OpenAI’s legal battle with the New York Times over data to train its AI models may still be ongoing. However, OpenAI is moving forward with deals with other publishers, including some of the largest news publishers in France and Spain.
OpenAI on Wednesday was announced that it signed contracts with Le Monde and Prisa Media to bring French and Spanish news content to OpenAI’s ChatGPT chatbot. In a blog post, OpenAI said the partnership will put coverage of the organizations’ current events — from brands such as El País, Cinco Días, As and El Huffpost — in front of ChatGPT users where it makes sense, as well as contribute to OpenAI never -expand the volume of training data.
OpenAI writes:
In the coming months, ChatGPT users will be able to interact with relevant news content from these publishers through featured, rendered summaries and enhanced links to the original articles, giving users the ability to access additional information or related articles from their news sites… We’re constantly making improvements to ChatGPT and supporting the news industry’s essential role in providing real-time, authoritative information to users.
So OpenAI’s exposed licensing deals with a handful of content providers at this point. I now felt like a good opportunity to take stock:
- Shutterstock Stock Media Library (for images, videos and music training data)
- The Associated Press
- Axel Springer (owner of Politico and Business Insider, among others)
- Le Monde
- Prisa Media
How much does OpenAI pay each? Well, he’s not saying – at least not publicly. But we can estimate.
The information mentionted In January, OpenAI offered publishers between $1 million and $5 million annually for access to files for training GenAI models. That doesn’t tell us much about Shutterstock’s partnership. But on the article licensing front—assuming The Information’s report is accurate and those figures haven’t changed since then—OpenAI spends between $4 million and $20 million a year on news.
That might be pennies for OpenAI, whose war chest is over $11 billion and whose annual revenue recently topped $2 billion (per Financial Times). But as Hunter Walk, a Homebrew partner and co-founder of Screendoor, recently opined, it’s important enough to possibly trump AI rivals who are also seeking licensing deals.
Take a walk writes on his blog:
[I]If experimentation is restricted by nine-figure licensing deals, we’re doing innovation a disservice… Controls cut back on the “owners” of training data create a huge barrier to entry for challengers. If Google, OpenAI and other big tech companies can create a high enough cost, they are implicitly preventing future competition.
Now, whether there is a barrier to entry today is debatable. Many — if not most — AI vendors have chosen to risk the wrath of IP owners by choosing not to license the data they train AI models on. There are indications that the Midjourney art creation platform, for example, is education in Disney movie clips — and Midjourney has nothing to do with Disney.
The more difficult question to wrestle with is: Should licensing simply be the cost of doing business and experimenting in the AI space?
Walk wouldn’t disagree. It supports a regulatory-enforced “safe harbor” that would protect any AI vendor — as well as small startups and researchers — from legal liability as long as they adhere to certain standards of transparency and ethics.

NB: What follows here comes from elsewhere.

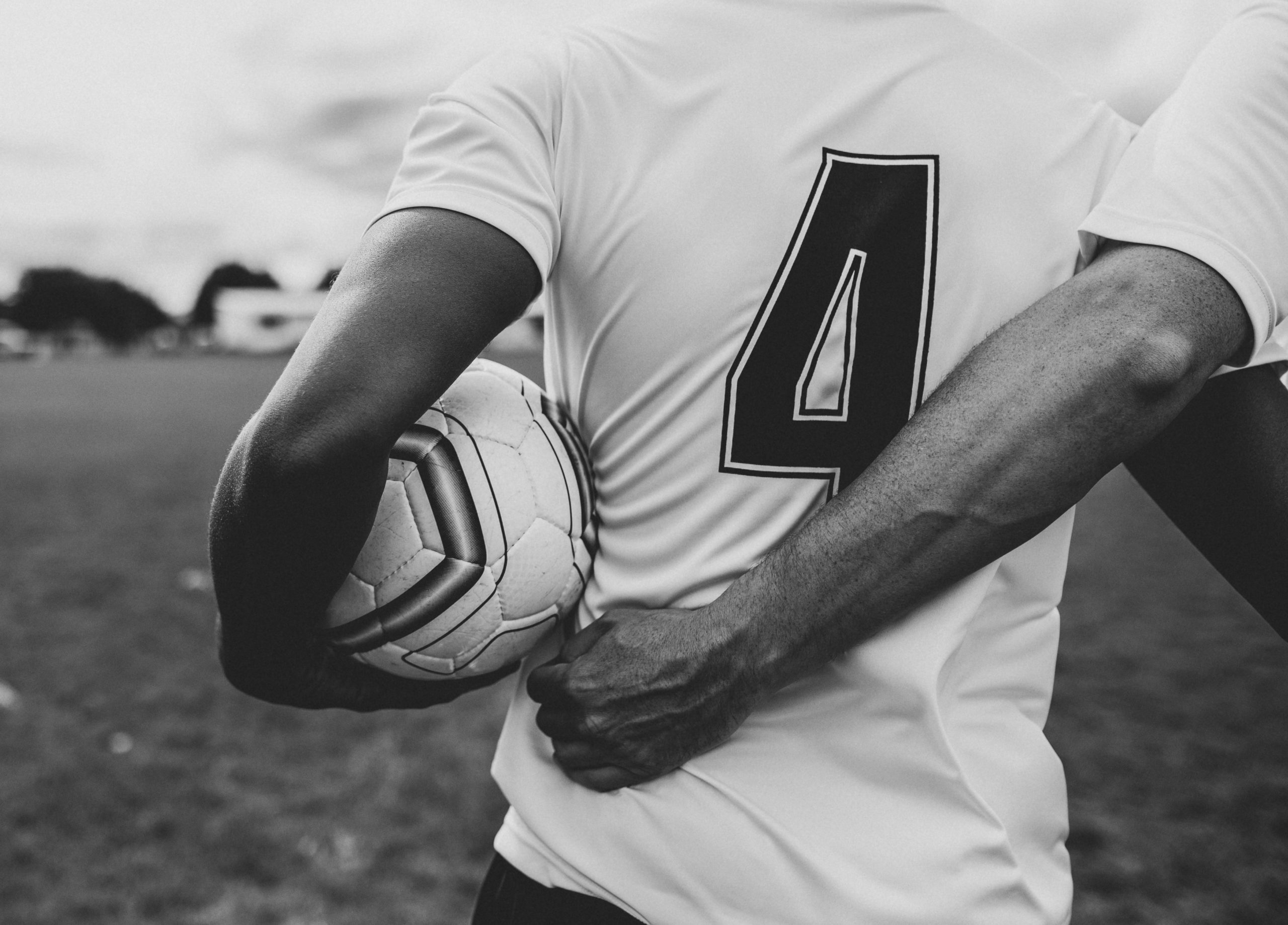Black and white photo of athletes walking arm in arm with a soccer ball.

Interestingly, the United Kingdom recently tested to codify something along those lines, exempting the use of text and data mining for AI training from copyright issues as long as it is for research purposes. But these efforts ended up failing.
Me, I’m not sure I’d go as far as Walk in the “safe harbor” of his proposal considering the impact AI threatens to have on an already destabilized news industry. A recent model from The Atlantic were found that if a search engine like Google incorporated artificial intelligence into search, it would answer a user’s query 75% of the time without requiring a click to their website.
But maybe there is space for carvings.
Publishers need to be paid — and paid fairly. There is no result, however, in which AI incumbent challengers — as well as academics — are paid and have access to the same data as those incumbents? I should believe it. Grants are one-way. Bigger VC checks are another.
I can’t say I have the solution, especially since the courts have yet to decide whether — and to what extent — fair use protects AI vendors from copyright claims. But it is vital that we tease these things out. Otherwise, the industry could well end up in a situation where the academic “brain drain” continues unabated and only a few powerful companies have access to vast pools of valuable training sets.